Records from a spatial question set:
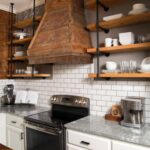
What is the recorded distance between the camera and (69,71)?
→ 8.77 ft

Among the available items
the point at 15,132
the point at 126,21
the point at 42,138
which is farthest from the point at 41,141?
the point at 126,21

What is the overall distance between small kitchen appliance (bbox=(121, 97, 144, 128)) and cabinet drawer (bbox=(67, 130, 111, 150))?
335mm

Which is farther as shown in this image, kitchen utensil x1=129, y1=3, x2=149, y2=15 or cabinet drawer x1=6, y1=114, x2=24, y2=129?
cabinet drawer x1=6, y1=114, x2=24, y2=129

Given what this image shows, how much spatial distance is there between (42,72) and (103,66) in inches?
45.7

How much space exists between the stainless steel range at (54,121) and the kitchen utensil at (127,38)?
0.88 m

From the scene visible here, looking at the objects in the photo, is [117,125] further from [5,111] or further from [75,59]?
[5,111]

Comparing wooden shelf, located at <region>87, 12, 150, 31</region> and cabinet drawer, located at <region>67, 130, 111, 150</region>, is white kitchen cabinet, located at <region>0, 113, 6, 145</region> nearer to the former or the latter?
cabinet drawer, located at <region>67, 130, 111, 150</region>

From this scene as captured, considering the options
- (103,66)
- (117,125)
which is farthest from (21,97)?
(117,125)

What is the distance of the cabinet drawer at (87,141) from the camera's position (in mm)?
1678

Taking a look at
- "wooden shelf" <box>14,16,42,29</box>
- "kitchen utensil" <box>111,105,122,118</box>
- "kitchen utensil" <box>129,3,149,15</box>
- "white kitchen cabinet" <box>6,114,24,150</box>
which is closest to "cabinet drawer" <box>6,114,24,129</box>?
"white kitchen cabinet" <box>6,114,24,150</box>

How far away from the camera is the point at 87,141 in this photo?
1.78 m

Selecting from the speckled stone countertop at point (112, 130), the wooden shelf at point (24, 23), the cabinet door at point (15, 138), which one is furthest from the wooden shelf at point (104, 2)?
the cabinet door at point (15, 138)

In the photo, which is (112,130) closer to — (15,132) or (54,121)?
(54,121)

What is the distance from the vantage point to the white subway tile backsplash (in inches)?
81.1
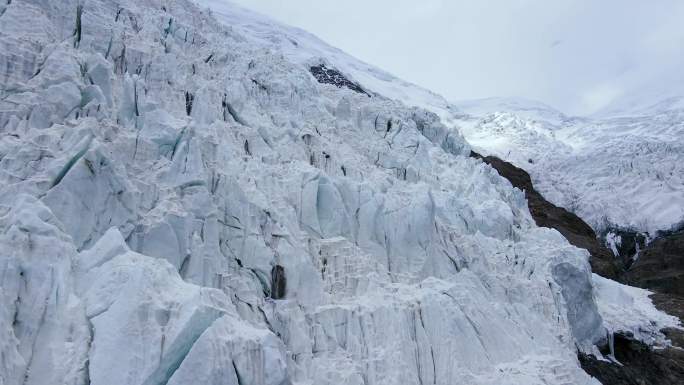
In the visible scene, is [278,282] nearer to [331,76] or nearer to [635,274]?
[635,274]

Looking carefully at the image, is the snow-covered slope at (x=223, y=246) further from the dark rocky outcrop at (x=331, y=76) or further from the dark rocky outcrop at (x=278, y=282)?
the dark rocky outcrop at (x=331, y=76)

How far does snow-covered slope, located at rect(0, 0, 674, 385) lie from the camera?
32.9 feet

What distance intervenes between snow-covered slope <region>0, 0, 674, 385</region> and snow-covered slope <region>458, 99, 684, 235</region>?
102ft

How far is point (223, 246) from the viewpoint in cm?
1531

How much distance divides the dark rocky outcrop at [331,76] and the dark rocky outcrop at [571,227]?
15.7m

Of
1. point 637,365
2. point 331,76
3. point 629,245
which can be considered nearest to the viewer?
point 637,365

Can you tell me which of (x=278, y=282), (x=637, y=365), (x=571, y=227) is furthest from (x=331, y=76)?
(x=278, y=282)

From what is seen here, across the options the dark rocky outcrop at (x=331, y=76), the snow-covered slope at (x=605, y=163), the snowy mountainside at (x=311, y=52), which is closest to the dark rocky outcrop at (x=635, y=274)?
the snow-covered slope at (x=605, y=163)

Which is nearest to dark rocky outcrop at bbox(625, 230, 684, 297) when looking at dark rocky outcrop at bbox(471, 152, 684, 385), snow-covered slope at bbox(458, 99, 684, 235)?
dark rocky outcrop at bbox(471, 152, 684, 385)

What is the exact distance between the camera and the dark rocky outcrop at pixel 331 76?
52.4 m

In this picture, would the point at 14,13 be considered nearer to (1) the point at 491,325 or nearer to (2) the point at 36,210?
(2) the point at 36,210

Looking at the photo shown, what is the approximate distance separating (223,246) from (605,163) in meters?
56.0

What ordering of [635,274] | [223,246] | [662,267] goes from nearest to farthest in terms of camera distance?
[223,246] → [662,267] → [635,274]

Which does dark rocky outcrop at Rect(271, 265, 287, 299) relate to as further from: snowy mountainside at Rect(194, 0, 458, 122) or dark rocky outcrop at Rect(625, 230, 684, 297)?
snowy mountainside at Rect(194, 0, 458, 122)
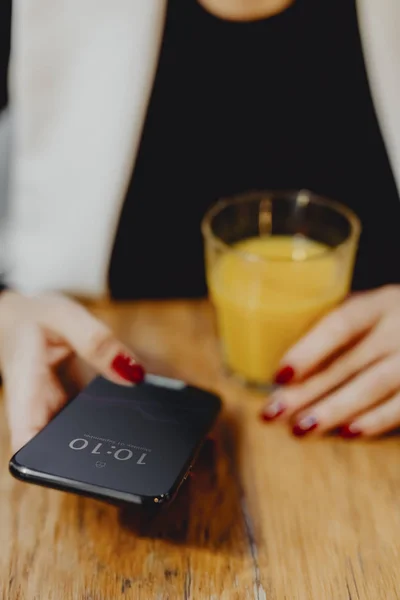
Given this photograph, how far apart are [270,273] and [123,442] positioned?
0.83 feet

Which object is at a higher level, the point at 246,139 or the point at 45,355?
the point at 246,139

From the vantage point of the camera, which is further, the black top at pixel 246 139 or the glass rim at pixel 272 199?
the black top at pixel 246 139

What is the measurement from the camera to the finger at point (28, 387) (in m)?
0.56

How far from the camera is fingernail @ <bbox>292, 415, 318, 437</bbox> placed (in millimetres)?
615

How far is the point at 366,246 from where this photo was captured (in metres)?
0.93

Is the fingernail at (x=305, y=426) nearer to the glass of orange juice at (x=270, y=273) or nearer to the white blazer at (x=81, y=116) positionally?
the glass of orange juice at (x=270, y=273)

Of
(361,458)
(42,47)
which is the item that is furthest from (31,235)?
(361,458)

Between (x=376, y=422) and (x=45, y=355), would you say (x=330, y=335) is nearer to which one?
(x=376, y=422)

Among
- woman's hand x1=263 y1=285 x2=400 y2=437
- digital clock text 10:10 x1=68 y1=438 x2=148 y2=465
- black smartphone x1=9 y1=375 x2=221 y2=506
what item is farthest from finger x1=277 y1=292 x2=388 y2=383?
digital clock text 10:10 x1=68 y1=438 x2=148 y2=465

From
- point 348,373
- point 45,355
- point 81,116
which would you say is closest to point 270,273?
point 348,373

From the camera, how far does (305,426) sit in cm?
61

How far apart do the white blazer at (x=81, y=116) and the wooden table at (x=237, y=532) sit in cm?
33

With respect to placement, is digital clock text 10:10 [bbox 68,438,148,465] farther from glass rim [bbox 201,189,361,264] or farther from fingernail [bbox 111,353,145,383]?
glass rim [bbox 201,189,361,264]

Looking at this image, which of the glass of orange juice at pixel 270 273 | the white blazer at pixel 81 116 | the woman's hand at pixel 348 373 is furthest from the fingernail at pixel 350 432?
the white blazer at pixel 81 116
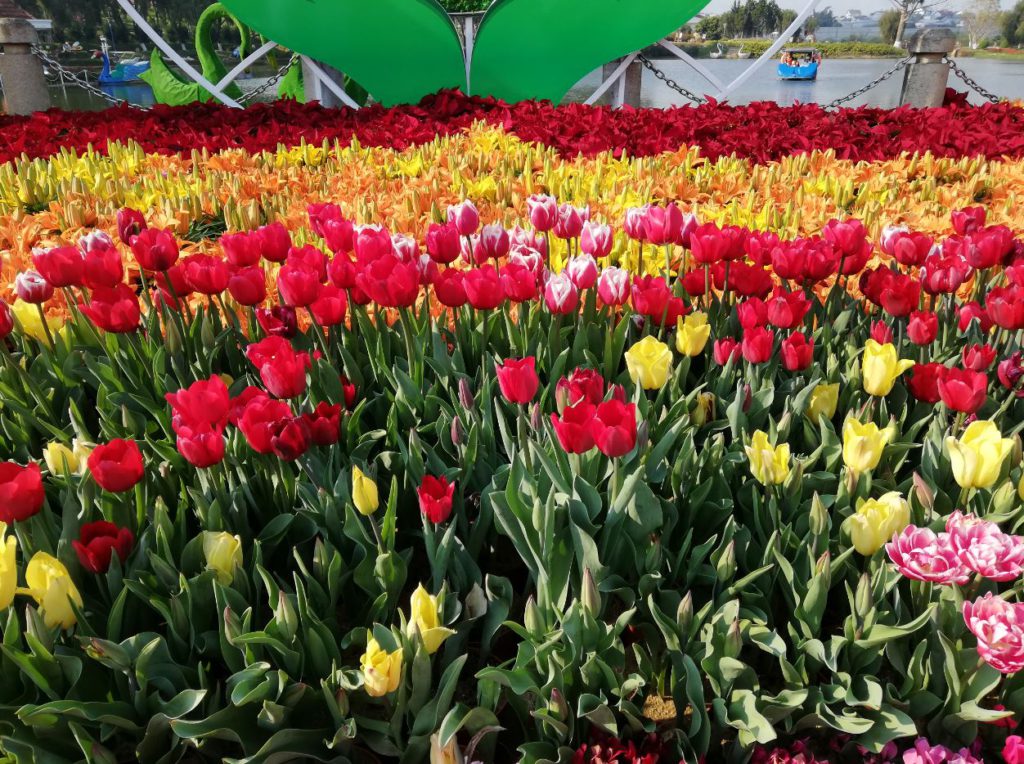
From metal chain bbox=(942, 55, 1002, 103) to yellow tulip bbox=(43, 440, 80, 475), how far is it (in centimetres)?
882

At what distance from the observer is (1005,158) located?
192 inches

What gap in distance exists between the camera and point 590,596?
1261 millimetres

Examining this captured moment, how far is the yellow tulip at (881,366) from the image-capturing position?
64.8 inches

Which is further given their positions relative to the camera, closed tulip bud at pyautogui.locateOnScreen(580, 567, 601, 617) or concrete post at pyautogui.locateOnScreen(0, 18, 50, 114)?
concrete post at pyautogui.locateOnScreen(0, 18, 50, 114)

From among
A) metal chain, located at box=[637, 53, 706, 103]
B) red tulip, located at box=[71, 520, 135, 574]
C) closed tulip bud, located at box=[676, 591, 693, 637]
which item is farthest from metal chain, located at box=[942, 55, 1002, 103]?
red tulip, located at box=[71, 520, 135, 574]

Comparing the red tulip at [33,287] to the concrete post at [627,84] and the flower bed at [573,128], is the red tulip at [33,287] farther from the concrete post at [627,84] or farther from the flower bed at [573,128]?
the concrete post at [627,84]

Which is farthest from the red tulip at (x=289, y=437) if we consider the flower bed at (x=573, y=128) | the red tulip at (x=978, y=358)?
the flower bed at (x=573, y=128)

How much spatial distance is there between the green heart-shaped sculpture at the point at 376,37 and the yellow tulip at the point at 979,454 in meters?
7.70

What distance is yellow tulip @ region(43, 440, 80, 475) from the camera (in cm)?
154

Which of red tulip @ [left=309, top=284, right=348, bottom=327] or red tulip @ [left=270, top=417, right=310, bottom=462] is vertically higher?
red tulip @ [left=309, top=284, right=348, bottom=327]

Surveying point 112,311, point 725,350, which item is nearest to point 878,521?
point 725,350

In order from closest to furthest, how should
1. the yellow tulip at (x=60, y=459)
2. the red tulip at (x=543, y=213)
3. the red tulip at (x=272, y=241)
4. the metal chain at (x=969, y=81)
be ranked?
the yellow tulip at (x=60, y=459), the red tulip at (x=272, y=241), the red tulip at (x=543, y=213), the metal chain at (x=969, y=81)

Aim -> Write out the part of the rows that opens with the line containing "How much spatial distance is there between the" and continues through the end of the rows, copying every line exactly.

Written response ->
How much spatial distance is there between the green heart-shaped sculpture at the point at 376,37 and the yellow tulip at the point at 979,454 in meters?
7.70

What distance is yellow tulip @ region(43, 440, 80, 475) from the camera (in cm)?
154

Which of red tulip @ [left=309, top=284, right=348, bottom=327] or red tulip @ [left=270, top=417, right=310, bottom=462] is vertically higher?
red tulip @ [left=309, top=284, right=348, bottom=327]

Surveying point 112,311, point 725,350, which item is nearest to point 878,521?
point 725,350

In order from closest to furthest, how should
1. the yellow tulip at (x=60, y=459)
2. the red tulip at (x=543, y=213)
3. the red tulip at (x=272, y=241)
4. the metal chain at (x=969, y=81)
be ranked?
the yellow tulip at (x=60, y=459), the red tulip at (x=272, y=241), the red tulip at (x=543, y=213), the metal chain at (x=969, y=81)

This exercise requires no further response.